The kinetic energy of an object can be calculated using the formula:
Kinetic Energy = (1/2) * (object's mass) * (velocity)^2
Let's assume the initial kinetic energy of the projectile is K.
The kinetic energy required to escape Earth can be calculated by substituting the escape speed into the kinetic energy formula.
So, the kinetic energy required to escape Earth is:
(1/2) * (object's mass) * (escape speed)^2
We are given that the initial kinetic energy is one-fourth of the kinetic energy required to escape Earth.
So, K = (1/4) * (1/2) * (object's mass) * (escape speed)^2
Now, we can equate the initial kinetic energy to the potential energy at the maximum distance to find the radial distance the projectile reaches:
(1/2) * (object's mass) * (initial velocity)^2 = (gravitational constant * Earth's mass * object's mass) / radial distance
Simplifying the equation, we get:
(initial velocity)^2 = (2 * gravitational constant * Earth's mass) / radial distance
Substituting the initial velocity of the projectile, we get:
[(1/5) * escape speed]^2 = (2 * gravitational constant * Earth's mass) / radial distance
Simplifying, we get:
(radial distance) = (2 * gravitational constant * Earth's mass) / [(1/5)^2 * escape speed^2]
Therefore, the radial distance the projectile reaches is (2 * gravitational constant * Earth's mass) / [(1/5)^2 * escape speed^2] times the Earth's radius, RE.
(c) To find the least initial mechanical energy required at launch for the projectile to escape Earth, we need to consider the total mechanical energy of the projectile.
The mechanical energy of a projectile in the Earth's gravitational field is the sum of its kinetic energy and potential energy.
For the projectile to escape Earth, its total mechanical energy should be equal to zero (no net mechanical energy).

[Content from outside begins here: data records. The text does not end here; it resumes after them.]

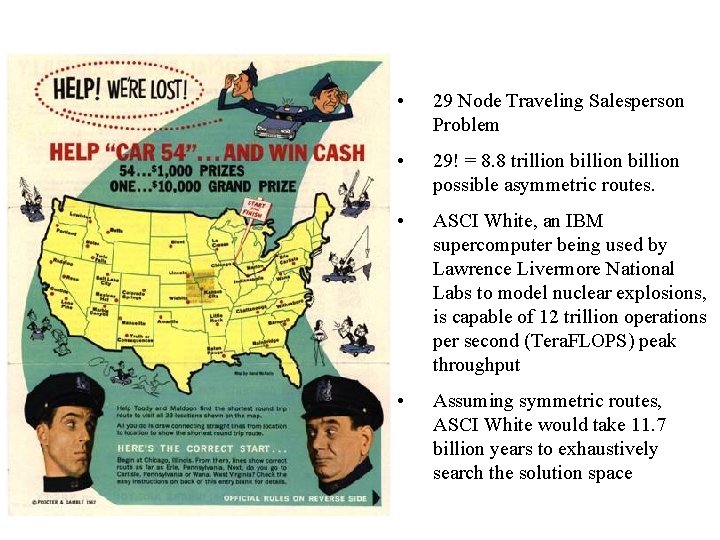  • 29 Node Traveling Salesperson Problem • 29! = 8. 8 trillion billion
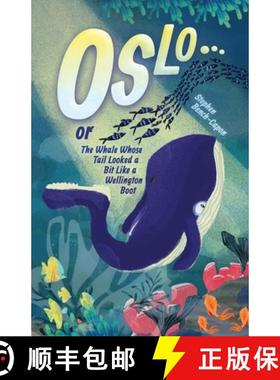 【3-4周达】Oslo or The Whale Whose Tail Looked a Bit Like a Wellington Boot [9781914195853]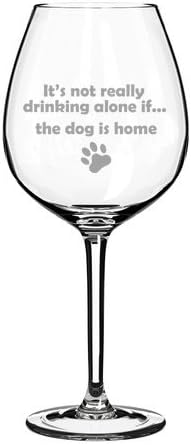 20 oz Jumbo Wine Glass Funny It's not really drinking alone if the dog is home...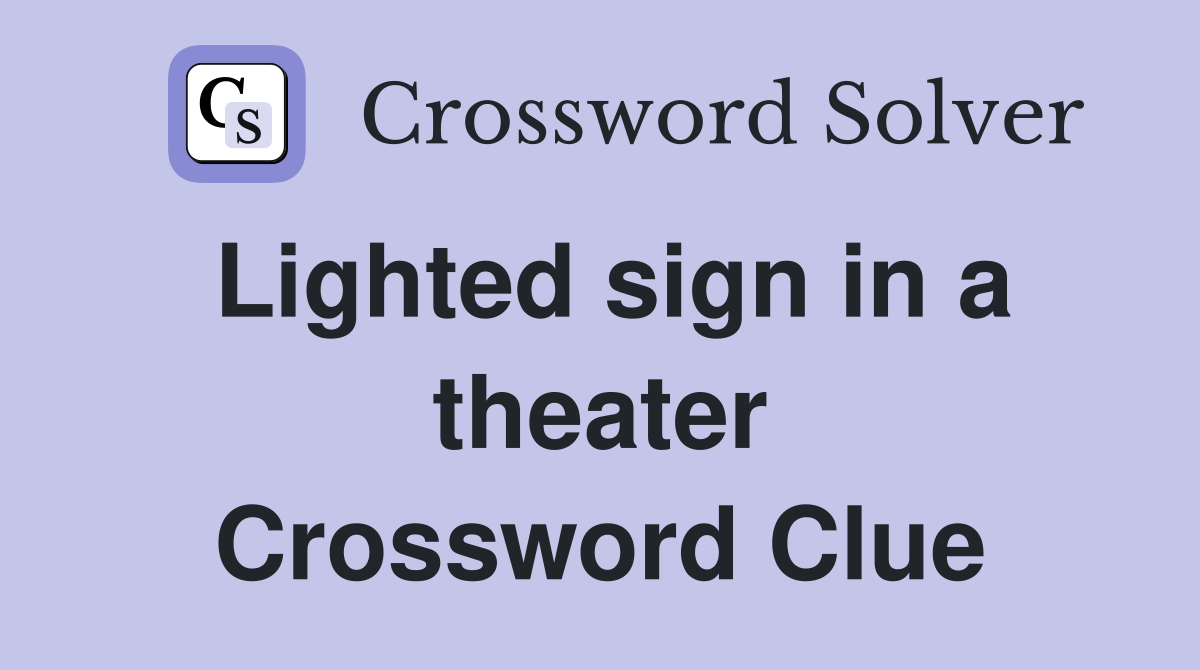 Lighted sign in a theater Crossword Clue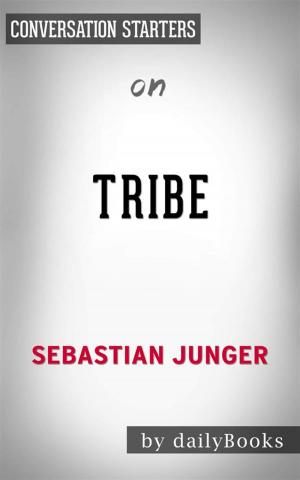 Cover of the book Tribe: On Homecoming and Belonging by Sebastian Junger | Conversation Starters by Heather Sutherlin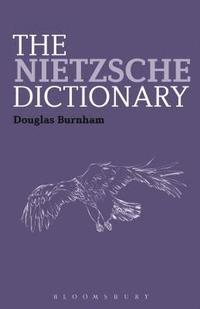 bokomslag The Nietzsche Dictionary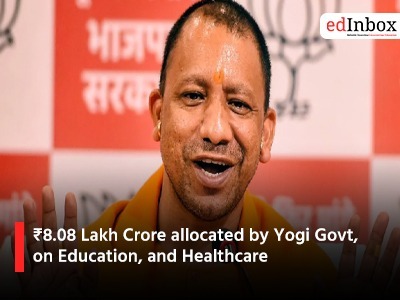 ₹8.08 Lakh Crore allocated by Yogi Govt, on Education, and Healthcare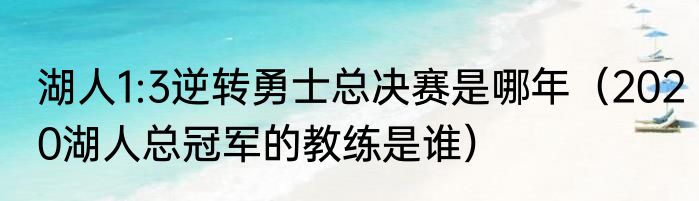 湖人1:3逆转勇士总决赛是哪年（2020湖人总冠军的教练是谁）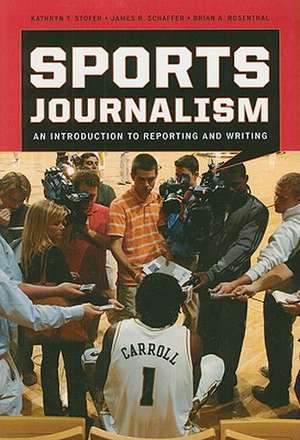 Sports Journalism de Kathryn T. Stofer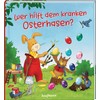 Wer hilft dem kranken Osterhasen?: Funkel-Bilderbuch mit Glitzersteinen (Bilderbuch mit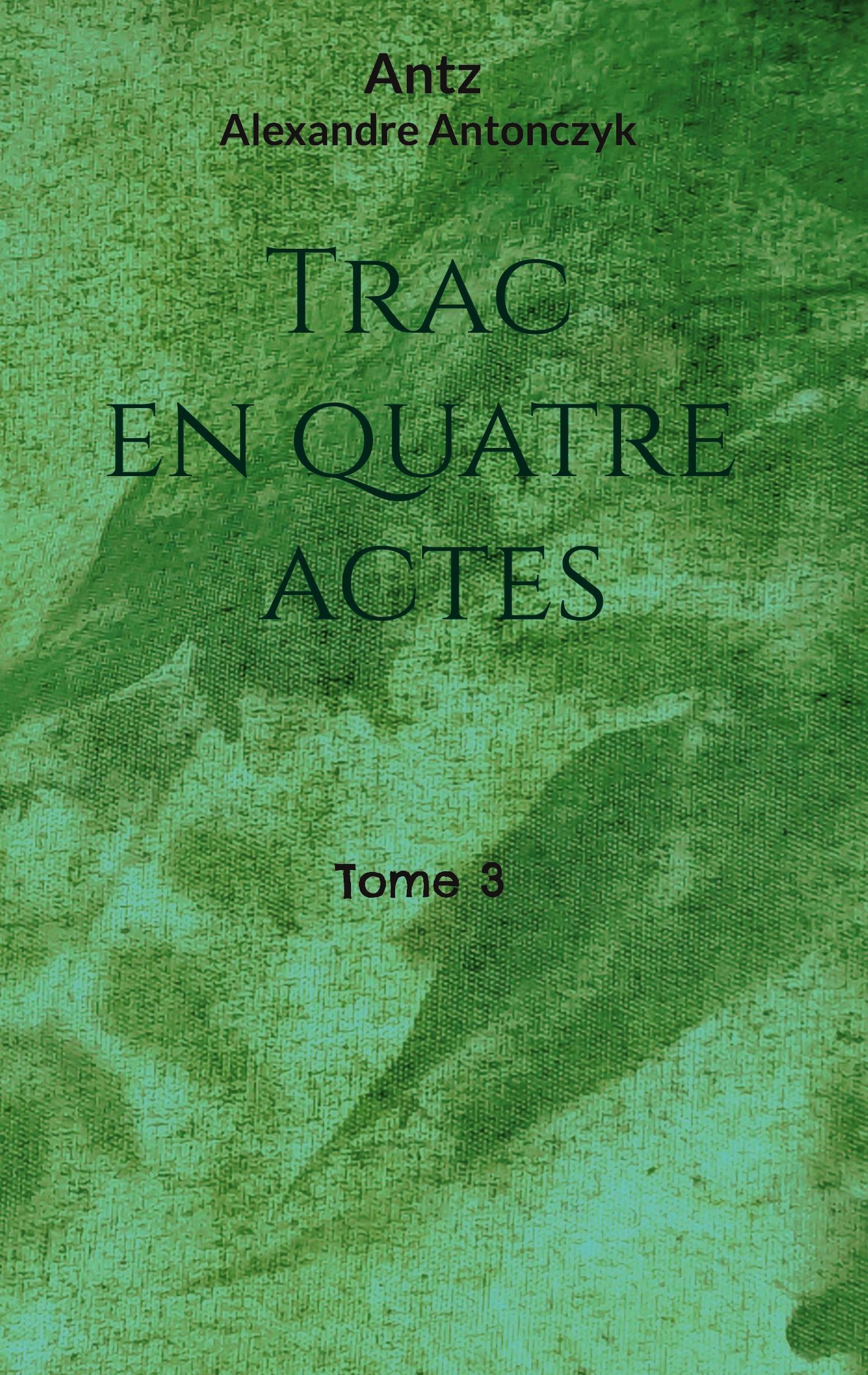 Trac en quatre actes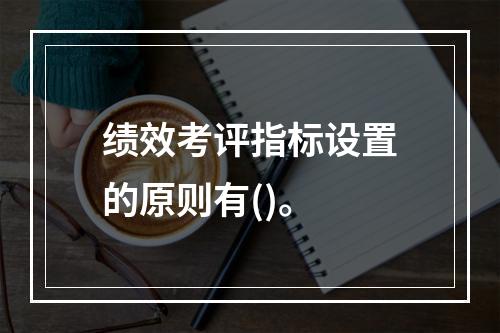 绩效考评指标设置的原则有()。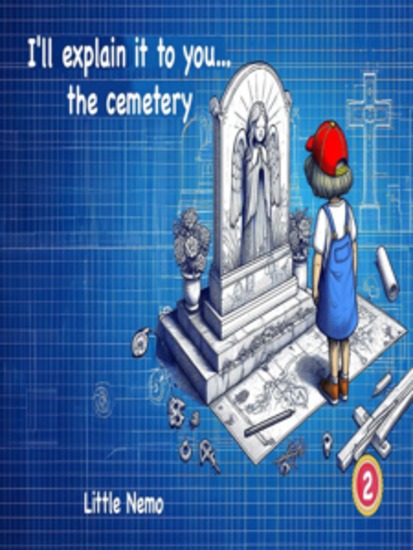 I'll explain it to you… the cemetery - cover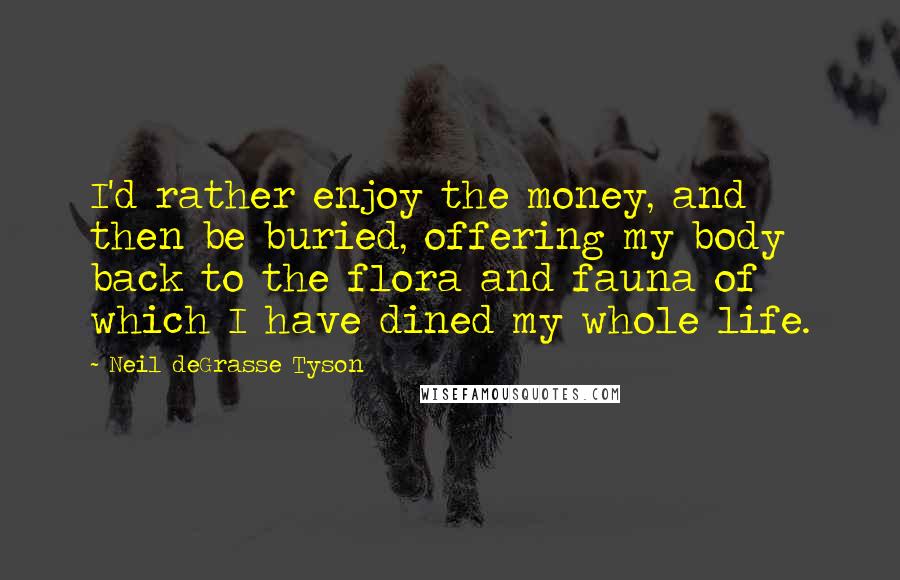 Neil DeGrasse Tyson Quotes: I'd rather enjoy the money, and then be buried, offering my body back to the flora and fauna of which I have dined my whole life.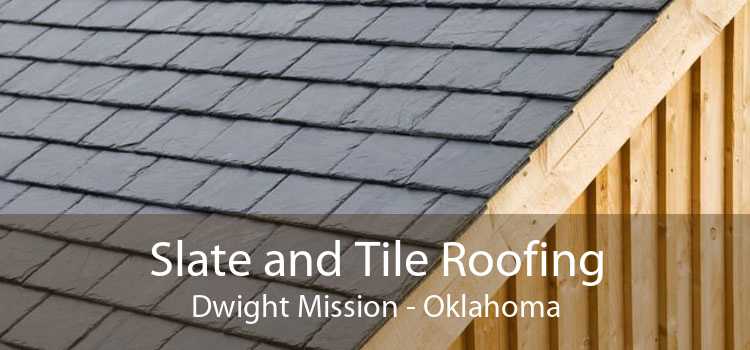 Slate and Tile Roofing Dwight Mission - Oklahoma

So, the initial mechanical energy required can be calculated by equating the initial kinetic energy to the potential energy at the maximum distance:
(1/2) * (object's mass) * (initial velocity)^2 = (gravitational constant * Earth's mass * object's mass) / radial distance
Since the initial kinetic energy is (1/2) * (object's mass) * (initial velocity)^2, and the radial distance is the maximum distance the projectile reaches before coming back, we can set them equal to zero:
(1/2) * (object's mass) * (initial velocity)^2 - (gravitational constant * Earth's mass * object's mass) / radial distance = 0
Simplifying the equation, we get:
(initial velocity)^2 = (2 * gravitational constant * Earth's mass) / radial distance
Substituting the initial velocity of the projectile, we get:
[(1/5) * escape speed]^2 = (2 * gravitational constant * Earth's mass) / radial distance
Simplifying, we get:
(radial distance) = (2 * gravitational constant * Earth's mass) / [(1/5)^2 * escape speed^2]
Therefore, the least initial mechanical energy required at launch for the projectile to escape Earth is given by (2 * gravitational constant * Earth's mass) / [(1/5)^2 * escape speed^2] times the Earth's radius, RE.